Cette politique a effectivement été couronnée de succès, le nombre des arrivées s'étant réduit comme peau de chagrin, mais elle a divisé l'opinion australienne et terni la réputation internationale du pays. Nombre d'ONG ont étrillé une nation très riche tournant le dos à des populations vulnérables.

L'Australie essuie depuis des années un déluge de critiques pour les conditions de détention dans les camps, qui abritent de nombreux enfants, où suicides et actes d'automutilation ont été enregistrés.

Le camp de l'île Christmas, qui a aussi compté plus récemment des condamnés étrangers de droit commun dont les titres de séjour avaient été annulés, a d'ailleurs été le théâtre d'une violente émeute en novembre 2015 après le décès d'un demandeur d'asile.
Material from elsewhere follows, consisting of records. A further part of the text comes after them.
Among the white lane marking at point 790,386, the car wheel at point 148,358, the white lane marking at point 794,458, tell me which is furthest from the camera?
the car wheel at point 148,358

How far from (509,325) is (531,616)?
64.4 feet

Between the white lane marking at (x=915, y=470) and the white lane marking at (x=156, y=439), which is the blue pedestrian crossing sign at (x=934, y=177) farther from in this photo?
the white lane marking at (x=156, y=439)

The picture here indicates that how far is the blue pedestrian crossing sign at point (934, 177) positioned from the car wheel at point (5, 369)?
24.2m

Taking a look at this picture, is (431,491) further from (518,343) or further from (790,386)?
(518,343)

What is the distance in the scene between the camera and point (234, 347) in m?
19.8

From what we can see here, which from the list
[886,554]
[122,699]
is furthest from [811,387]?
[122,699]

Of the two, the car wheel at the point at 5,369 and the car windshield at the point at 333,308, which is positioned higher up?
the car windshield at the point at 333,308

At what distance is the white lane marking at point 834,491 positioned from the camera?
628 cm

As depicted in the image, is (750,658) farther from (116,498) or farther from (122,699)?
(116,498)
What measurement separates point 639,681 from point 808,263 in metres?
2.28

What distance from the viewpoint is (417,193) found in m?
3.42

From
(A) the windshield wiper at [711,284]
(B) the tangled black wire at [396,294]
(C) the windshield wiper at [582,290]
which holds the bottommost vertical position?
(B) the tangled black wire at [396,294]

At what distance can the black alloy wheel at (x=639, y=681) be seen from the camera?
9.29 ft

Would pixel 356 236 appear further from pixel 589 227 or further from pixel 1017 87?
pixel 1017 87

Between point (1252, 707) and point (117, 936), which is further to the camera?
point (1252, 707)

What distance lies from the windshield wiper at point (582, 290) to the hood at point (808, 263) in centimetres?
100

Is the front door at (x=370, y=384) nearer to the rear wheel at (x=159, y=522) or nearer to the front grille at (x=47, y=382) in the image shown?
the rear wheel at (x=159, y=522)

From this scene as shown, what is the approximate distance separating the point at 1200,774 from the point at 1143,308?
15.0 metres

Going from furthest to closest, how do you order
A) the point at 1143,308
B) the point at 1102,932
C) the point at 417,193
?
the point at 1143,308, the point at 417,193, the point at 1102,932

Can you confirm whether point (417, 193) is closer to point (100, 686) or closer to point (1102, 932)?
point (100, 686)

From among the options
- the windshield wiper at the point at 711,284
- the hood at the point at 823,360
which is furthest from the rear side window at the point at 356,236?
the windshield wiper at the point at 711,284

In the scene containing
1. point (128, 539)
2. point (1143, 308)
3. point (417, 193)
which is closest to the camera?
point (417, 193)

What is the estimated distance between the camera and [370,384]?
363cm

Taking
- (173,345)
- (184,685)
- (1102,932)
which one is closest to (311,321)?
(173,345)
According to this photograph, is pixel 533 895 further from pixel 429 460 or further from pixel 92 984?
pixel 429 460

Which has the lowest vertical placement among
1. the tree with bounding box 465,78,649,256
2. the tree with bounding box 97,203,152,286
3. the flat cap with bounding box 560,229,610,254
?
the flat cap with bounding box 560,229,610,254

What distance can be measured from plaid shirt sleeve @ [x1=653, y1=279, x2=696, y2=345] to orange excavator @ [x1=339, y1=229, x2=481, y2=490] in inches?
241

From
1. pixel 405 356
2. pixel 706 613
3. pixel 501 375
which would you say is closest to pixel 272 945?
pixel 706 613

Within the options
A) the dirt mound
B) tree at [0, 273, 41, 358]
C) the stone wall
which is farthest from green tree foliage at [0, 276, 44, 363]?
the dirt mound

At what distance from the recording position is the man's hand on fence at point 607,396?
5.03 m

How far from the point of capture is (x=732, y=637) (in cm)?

« Permettre l'accès à un traitement médical adéquat pour les réfugiés et les demandeurs d'asile est un impératif humanitaire pour sauver des vies », a déclaré Louise Aubin, représentante à Canberra du Haut-commissariat de l'ONU pour les réfugiés.

Le Parti travailliste est monté au créneau pour dénoncer « les tactiques alarmistes » du gouvernement, accusé de jouer à des fins électorales sur la peur des migrants.

« La seule personne qui espère que des bateaux viennent est le premier ministre, Scott Morrison », a attaqué de son côté la sénatrice verte Sarah Hanson-Young, dénonçant un comportement « pathétique, cruel et dangereux ».

En dépit de la défaite au Parlement, M. Morrison a exclu de convoquer des élections anticipées, estimant que les Australiens auraient voix au chapitre lors des législatives.